Yesterday the death was announced of the Reformed theologian William Placher. I first came across his work in his Narratives of a Vulnerable God, and The Domestication of Transcendence, two books which sought to recover the biblical paradox of a God who relates to creation as vulnerable yet transcendent, and in so doing correct those all too human urges to either foist on God our notions of power, or treat God as if that power could be co-opted for our projects and prejudices. His latest book The Triune God: An Essay in Post-Liberal Theology, explores the complexities and limitations for human beings of personal relationships, and seeks to ground them in the relatedness of Love and Being that is the Triune God of the Christian Gospel. The pastoral alertness of Placher's theology can be sensed in words like the following. They demonstrate why his death is a significant loss to the work of relating Christian theology to the realities of life in a post-most things world. How much our world has to learn, and to learn quickly, if we are to learn to live creatively with human difference:
"We human persons are always failing to be fully personal. As persons, we are shaped by our relations with other persons. Yet we always deliberately raise barriers or cannot figure out how to overcome the barriers we confront.

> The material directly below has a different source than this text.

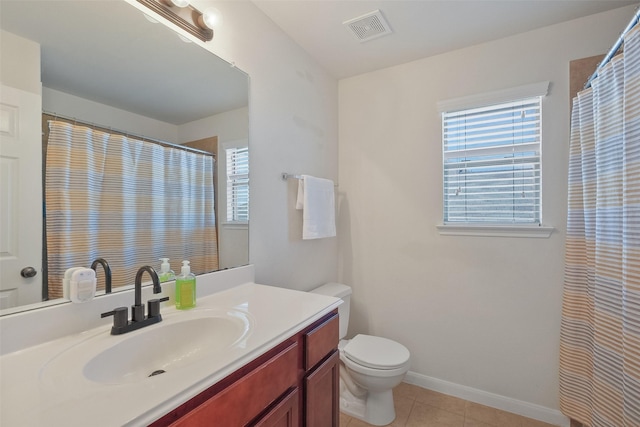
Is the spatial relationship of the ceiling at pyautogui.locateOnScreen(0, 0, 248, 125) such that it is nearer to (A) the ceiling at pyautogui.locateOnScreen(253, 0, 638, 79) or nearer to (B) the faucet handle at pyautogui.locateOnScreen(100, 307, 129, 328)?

When those we most love come to die, or in the dementia of old age are no longer able to understand what we may most want to say to them, we realize how much there was in our hearts that we never shared with them.
When we best articulate our ideas, we cannot escape the feeling that there was something there we never quite captured. When we most rejoice in sharing with someone different from ourselves, difference nevertheless scares us.
The doctrine of the Trinity, however, proclaims that true personhood, however impossible its character may be for us to imagine, involves acknowledging real difference in a way that causes not fear but joy."
The man who wrote like that, also spoke like that. In a sermon in College Chapel he urged, "The way we best show our love to the whole world is… to love with a particular passion some little part of it."
We need more, not fewer theologians like Bill Placher.
Sad news. Placher is one of those theologians I keep stumbling upon. He's been on my "must read more of him" list for a while now.
Posted by: Glen | December 03, 2008 at 07:54 AM
Thanks for this Jim. Narratives of a Vulnerable God was a formative book for me, and Placher had the distinctg advantage over many of his post-liberal colleagues in that he could write. His passing is a loss.